*PROBLEM*. Repeat all the data that appears below, keeping it exact.

━━━━━━

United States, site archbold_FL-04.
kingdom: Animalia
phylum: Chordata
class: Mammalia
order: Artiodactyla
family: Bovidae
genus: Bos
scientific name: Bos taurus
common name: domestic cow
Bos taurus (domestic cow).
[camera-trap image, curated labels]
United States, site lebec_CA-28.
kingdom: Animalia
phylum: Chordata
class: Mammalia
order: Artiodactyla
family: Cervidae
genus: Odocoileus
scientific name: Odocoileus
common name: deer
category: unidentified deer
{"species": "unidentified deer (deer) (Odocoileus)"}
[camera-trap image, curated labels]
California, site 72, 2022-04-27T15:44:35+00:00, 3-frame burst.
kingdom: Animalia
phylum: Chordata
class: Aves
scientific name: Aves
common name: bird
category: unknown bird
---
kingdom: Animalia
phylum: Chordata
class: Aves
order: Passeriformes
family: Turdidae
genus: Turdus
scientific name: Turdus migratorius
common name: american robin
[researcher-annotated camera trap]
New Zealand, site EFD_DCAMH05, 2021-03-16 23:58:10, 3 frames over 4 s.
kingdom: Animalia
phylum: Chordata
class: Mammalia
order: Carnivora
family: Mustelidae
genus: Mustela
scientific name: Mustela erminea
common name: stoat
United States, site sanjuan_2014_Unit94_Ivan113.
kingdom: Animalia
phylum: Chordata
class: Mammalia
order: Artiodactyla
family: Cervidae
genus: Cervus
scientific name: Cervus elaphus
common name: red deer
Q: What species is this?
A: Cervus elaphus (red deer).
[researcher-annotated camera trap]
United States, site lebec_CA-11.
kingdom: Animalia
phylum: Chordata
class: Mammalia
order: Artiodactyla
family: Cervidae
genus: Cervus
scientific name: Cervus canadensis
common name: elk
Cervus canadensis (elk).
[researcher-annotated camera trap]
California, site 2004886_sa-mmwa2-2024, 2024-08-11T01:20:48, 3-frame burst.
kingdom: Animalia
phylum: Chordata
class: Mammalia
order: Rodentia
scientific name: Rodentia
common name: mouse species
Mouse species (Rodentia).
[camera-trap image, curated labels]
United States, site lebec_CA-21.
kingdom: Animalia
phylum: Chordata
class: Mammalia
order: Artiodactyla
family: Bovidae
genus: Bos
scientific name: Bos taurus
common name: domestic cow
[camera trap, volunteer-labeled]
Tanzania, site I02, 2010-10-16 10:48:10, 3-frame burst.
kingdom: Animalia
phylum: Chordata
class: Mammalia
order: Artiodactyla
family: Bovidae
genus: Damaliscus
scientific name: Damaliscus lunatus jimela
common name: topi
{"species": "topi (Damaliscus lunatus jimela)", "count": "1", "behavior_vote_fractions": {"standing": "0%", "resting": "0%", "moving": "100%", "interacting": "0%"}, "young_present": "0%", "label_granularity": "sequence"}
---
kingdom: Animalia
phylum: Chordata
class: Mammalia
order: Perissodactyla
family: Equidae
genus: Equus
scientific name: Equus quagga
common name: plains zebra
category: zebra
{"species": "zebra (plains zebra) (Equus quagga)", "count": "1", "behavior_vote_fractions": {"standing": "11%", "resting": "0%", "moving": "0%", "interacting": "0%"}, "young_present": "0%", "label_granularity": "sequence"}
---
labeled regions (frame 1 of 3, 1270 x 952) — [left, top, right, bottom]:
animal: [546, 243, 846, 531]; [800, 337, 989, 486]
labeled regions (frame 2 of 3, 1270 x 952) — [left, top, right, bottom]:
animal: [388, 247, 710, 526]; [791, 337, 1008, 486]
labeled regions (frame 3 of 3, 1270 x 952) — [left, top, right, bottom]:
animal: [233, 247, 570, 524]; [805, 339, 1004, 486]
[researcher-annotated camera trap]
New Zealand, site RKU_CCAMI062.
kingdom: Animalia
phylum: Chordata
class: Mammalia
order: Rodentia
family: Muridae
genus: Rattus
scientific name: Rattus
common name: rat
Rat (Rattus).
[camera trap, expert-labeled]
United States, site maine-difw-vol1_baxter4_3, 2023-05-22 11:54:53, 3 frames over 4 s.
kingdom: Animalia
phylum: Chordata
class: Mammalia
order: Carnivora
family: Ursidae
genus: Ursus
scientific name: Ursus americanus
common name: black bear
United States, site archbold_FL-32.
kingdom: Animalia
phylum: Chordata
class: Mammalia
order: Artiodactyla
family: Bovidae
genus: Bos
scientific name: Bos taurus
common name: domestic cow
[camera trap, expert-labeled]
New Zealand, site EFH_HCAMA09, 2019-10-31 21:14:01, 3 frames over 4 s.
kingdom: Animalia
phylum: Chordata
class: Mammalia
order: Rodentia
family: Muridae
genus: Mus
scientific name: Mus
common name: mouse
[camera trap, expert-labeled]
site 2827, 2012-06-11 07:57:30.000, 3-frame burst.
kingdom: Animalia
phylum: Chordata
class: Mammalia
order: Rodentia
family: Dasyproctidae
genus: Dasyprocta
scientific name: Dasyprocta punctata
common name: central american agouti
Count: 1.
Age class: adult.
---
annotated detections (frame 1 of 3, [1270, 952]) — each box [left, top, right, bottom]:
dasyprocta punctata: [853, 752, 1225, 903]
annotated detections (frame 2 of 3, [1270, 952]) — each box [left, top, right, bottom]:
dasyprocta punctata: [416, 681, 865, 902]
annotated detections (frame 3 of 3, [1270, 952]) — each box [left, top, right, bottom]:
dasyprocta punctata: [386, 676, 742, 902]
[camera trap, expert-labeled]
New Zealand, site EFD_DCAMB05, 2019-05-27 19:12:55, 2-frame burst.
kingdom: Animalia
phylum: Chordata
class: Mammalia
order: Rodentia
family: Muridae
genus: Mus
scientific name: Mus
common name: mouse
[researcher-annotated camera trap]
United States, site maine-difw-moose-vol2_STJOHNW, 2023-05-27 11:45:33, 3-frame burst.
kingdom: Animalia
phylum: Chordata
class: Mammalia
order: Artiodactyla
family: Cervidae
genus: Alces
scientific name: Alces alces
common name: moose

━━━━━━

*OUTPUT OF THE TASK*.
United States, site archbold_FL-04.
kingdom: Animalia
phylum: Chordata
class: Mammalia
order: Artiodactyla
family: Bovidae
genus: Bos
scientific name: Bos taurus
common name: domestic cow
Bos taurus (domestic cow).
[camera-trap image, curated labels]
United States, site lebec_CA-28.
kingdom: Animalia
phylum: Chordata
class: Mammalia
order: Artiodactyla
family: Cervidae
genus: Odocoileus
scientific name: Odocoileus
common name: deer
category: unidentified deer
{"species": "unidentified deer (deer) (Odocoileus)"}
[camera-trap image, curated labels]
California, site 72, 2022-04-27T15:44:35+00:00, 3-frame burst.
kingdom: Animalia
phylum: Chordata
class: Aves
scientific name: Aves
common name: bird
category: unknown bird
---
kingdom: Animalia
phylum: Chordata
class: Aves
order: Passeriformes
family: Turdidae
genus: Turdus
scientific name: Turdus migratorius
common name: american robin
[researcher-annotated camera trap]
New Zealand, site EFD_DCAMH05, 2021-03-16 23:58:10, 3 frames over 4 s.
kingdom: Animalia
phylum: Chordata
class: Mammalia
order: Carnivora
family: Mustelidae
genus: Mustela
scientific name: Mustela erminea
common name: stoat
United States, site sanjuan_2014_Unit94_Ivan113.
kingdom: Animalia
phylum: Chordata
class: Mammalia
order: Artiodactyla
family: Cervidae
genus: Cervus
scientific name: Cervus elaphus
common name: red deer
Q: What species is this?
A: Cervus elaphus (red deer).
[researcher-annotated camera trap]
United States, site lebec_CA-11.
kingdom: Animalia
phylum: Chordata
class: Mammalia
order: Artiodactyla
family: Cervidae
genus: Cervus
scientific name: Cervus canadensis
common name: elk
Cervus canadensis (elk).
[researcher-annotated camera trap]
California, site 2004886_sa-mmwa2-2024, 2024-08-11T01:20:48, 3-frame burst.
kingdom: Animalia
phylum: Chordata
class: Mammalia
order: Rodentia
scientific name: Rodentia
common name: mouse species
Mouse species (Rodentia).
[camera-trap image, curated labels]
United States, site lebec_CA-21.
kingdom: Animalia
phylum: Chordata
class: Mammalia
order: Artiodactyla
family: Bovidae
genus: Bos
scientific name: Bos taurus
common name: domestic cow
[camera trap, volunteer-labeled]
Tanzania, site I02, 2010-10-16 10:48:10, 3-frame burst.
kingdom: Animalia
phylum: Chordata
class: Mammalia
order: Artiodactyla
family: Bovidae
genus: Damaliscus
scientific name: Damaliscus lunatus jimela
common name: topi
{"species": "topi (Damaliscus lunatus jimela)", "count": "1", "behavior_vote_fractions": {"standing": "0%", "resting": "0%", "moving": "100%", "interacting": "0%"}, "young_present": "0%", "label_granularity": "sequence"}
---
kingdom: Animalia
phylum: Chordata
class: Mammalia
order: Perissodactyla
family: Equidae
genus: Equus
scientific name: Equus quagga
common name: plains zebra
category: zebra
{"species": "zebra (plains zebra) (Equus quagga)", "count": "1", "behavior_vote_fractions": {"standing": "11%", "resting": "0%", "moving": "0%", "interacting": "0%"}, "young_present": "0%", "label_granularity": "sequence"}
---
labeled regions (frame 1 of 3, 1270 x 952) — [left, top, right, bottom]:
animal: [546, 243, 846, 531]; [800, 337, 989, 486]
labeled regions (frame 2 of 3, 1270 x 952) — [left, top, right, bottom]:
animal: [388, 247, 710, 526]; [791, 337, 1008, 486]
labeled regions (frame 3 of 3, 1270 x 952) — [left, top, right, bottom]:
animal: [233, 247, 570, 524]; [805, 339, 1004, 486]
[researcher-annotated camera trap]
New Zealand, site RKU_CCAMI062.
kingdom: Animalia
phylum: Chordata
class: Mammalia
order: Rodentia
family: Muridae
genus: Rattus
scientific name: Rattus
common name: rat
Rat (Rattus).
[camera trap, expert-labeled]
United States, site maine-difw-vol1_baxter4_3, 2023-05-22 11:54:53, 3 frames over 4 s.
kingdom: Animalia
phylum: Chordata
class: Mammalia
order: Carnivora
family: Ursidae
genus: Ursus
scientific name: Ursus americanus
common name: black bear
United States, site archbold_FL-32.
kingdom: Animalia
phylum: Chordata
class: Mammalia
order: Artiodactyla
family: Bovidae
genus: Bos
scientific name: Bos taurus
common name: domestic cow
[camera trap, expert-labeled]
New Zealand, site EFH_HCAMA09, 2019-10-31 21:14:01, 3 frames over 4 s.
kingdom: Animalia
phylum: Chordata
class: Mammalia
order: Rodentia
family: Muridae
genus: Mus
scientific name: Mus
common name: mouse
[camera trap, expert-labeled]
site 2827, 2012-06-11 07:57:30.000, 3-frame burst.
kingdom: Animalia
phylum: Chordata
class: Mammalia
order: Rodentia
family: Dasyproctidae
genus: Dasyprocta
scientific name: Dasyprocta punctata
common name: central american agouti
Count: 1.
Age class: adult.
---
annotated detections (frame 1 of 3, [1270, 952]) — each box [left, top, right, bottom]:
dasyprocta punctata: [853, 752, 1225, 903]
annotated detections (frame 2 of 3, [1270, 952]) — each box [left, top, right, bottom]:
dasyprocta punctata: [416, 681, 865, 902]
annotated detections (frame 3 of 3, [1270, 952]) — each box [left, top, right, bottom]:
dasyprocta punctata: [386, 676, 742, 902]
[camera trap, expert-labeled]
New Zealand, site EFD_DCAMB05, 2019-05-27 19:12:55, 2-frame burst.
kingdom: Animalia
phylum: Chordata
class: Mammalia
order: Rodentia
family: Muridae
genus: Mus
scientific name: Mus
common name: mouse
[researcher-annotated camera trap]
United States, site maine-difw-moose-vol2_STJOHNW, 2023-05-27 11:45:33, 3-frame burst.
kingdom: Animalia
phylum: Chordata
class: Mammalia
order: Artiodactyla
family: Cervidae
genus: Alces
scientific name: Alces alces
common name: moose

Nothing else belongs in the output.